Actually…..many people don’t know this but I decided to retire last year. All my friends knew, but I just did not make it public. I received a proposal to transition over to MMA, and because of that I was to dedicating my career only to MMA but things didn’t work out. After that setback my professor Fabio Gurgel and my friends started to motivate me to compete again. Fabio came to my house last year and we talked a lot. I remember I spoke with him and told him that I was going to compete again, and if I got 8 I would go for 10. I’m just so competitive and it’s been like this my whole life, if I decide to do something I give 100% to make sure I will be ready to perform the way that I want, it’s going to always be like that. But now I feel that I’m there more for my friends and students, to help them and see them reaching their goals instead of mine. It makes me happy and honestly satisfies me just as much.
What are your thoughts on the recent increase in submission only tournaments?
I love the submission only events. But to me, the problem is that so many competitors don’t embrace the idea/concept of the rules and that’s why we see so many draws. Most of them are fighting to not tap, and then they leave the mat happy because they didn’t tap, isn’t how I am. My first and only submission only event I fought against a tough opponent, almost 30lbs heavier than me. I did my best and fought well but I just couldn’t submit him. I left so frustrated that I couldn’t sleep for a couple of days. I felt the same as being defeated.
Would you be interested in any super fights? If so, who would you like to face?
There are definitely some athletes that I admire and that I would like to face one day. I’ve always been interested in facing Caio Terra in a NOGI match with submission only rules. He is a world champion so many times in NOGI and I would like to see if he’s as good as he is marking himself OR, he just won so many times because he’s lucky for not having so many guys in his division.

■ Tasks to complete
**1.** In the interview, how much heavier than the speaker was the opponent in the speaker's first submission-only event?
**2.** In the interview, what reactions does the speaker describe after failing to submit the opponent in that first submission-only event? List each one.

■ Supplied data
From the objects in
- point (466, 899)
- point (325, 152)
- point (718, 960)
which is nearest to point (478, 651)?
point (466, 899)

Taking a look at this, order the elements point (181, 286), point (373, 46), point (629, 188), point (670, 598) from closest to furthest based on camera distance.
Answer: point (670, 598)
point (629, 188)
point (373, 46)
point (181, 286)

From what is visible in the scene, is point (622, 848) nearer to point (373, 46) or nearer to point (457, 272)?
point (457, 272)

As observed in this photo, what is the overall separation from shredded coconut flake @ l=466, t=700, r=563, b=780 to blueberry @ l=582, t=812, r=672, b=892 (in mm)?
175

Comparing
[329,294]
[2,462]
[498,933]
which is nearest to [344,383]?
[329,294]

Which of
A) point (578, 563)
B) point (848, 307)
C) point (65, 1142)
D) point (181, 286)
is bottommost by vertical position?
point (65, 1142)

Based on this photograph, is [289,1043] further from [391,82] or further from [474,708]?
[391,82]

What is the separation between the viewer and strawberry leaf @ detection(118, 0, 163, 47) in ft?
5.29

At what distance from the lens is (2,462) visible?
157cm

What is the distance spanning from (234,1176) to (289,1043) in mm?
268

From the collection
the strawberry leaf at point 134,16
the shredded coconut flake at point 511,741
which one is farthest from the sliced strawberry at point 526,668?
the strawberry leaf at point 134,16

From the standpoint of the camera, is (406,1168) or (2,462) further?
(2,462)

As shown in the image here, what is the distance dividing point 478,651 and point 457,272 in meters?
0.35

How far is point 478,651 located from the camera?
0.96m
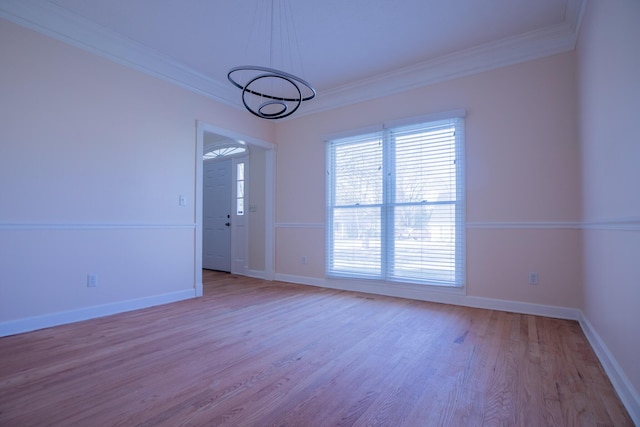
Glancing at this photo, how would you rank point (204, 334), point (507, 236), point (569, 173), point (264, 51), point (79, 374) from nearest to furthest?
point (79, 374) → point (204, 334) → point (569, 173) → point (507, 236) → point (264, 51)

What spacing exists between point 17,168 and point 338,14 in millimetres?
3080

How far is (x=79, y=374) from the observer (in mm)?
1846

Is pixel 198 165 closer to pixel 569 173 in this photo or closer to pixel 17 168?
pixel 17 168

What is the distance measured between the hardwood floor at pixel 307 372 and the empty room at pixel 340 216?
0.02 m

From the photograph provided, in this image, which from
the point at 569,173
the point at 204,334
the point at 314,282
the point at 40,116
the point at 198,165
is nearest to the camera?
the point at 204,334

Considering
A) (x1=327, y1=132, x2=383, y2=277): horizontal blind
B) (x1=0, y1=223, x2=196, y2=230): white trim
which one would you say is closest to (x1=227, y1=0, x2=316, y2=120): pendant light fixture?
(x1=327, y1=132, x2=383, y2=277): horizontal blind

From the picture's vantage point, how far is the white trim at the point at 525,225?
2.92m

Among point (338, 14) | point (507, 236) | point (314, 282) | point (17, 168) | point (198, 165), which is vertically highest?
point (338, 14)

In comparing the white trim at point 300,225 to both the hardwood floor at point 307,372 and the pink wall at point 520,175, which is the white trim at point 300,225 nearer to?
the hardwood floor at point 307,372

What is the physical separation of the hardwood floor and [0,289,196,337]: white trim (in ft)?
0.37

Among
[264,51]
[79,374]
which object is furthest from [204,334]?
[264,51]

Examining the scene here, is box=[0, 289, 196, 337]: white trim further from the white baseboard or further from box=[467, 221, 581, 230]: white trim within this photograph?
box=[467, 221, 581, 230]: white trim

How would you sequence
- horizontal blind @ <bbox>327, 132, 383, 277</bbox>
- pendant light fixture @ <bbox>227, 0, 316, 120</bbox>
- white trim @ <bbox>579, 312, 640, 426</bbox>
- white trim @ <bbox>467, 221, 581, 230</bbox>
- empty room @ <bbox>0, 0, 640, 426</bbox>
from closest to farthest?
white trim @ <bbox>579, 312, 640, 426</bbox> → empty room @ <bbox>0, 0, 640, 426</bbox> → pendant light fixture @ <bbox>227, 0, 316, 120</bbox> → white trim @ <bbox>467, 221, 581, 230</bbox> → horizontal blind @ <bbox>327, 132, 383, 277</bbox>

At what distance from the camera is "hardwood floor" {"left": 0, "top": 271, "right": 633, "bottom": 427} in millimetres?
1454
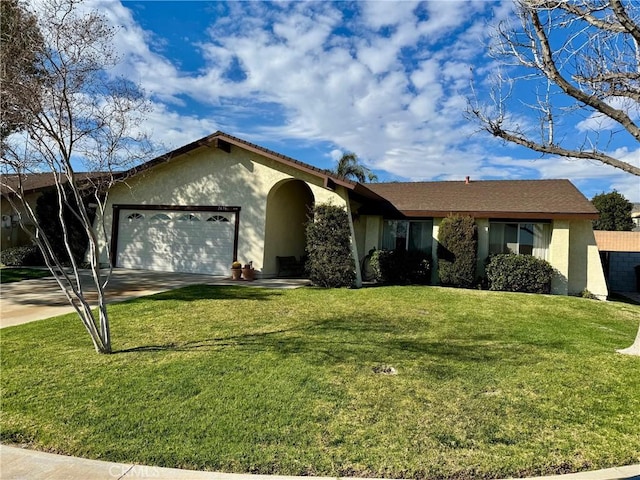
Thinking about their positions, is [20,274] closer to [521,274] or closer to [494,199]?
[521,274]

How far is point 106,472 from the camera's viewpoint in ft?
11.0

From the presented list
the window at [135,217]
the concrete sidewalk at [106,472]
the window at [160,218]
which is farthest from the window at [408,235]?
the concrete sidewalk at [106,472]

■ List of solutions
**1.** Almost 30 lbs heavier.

**2.**
- Left so frustrated
- Couldn't sleep for a couple of days
- Felt the same as being defeated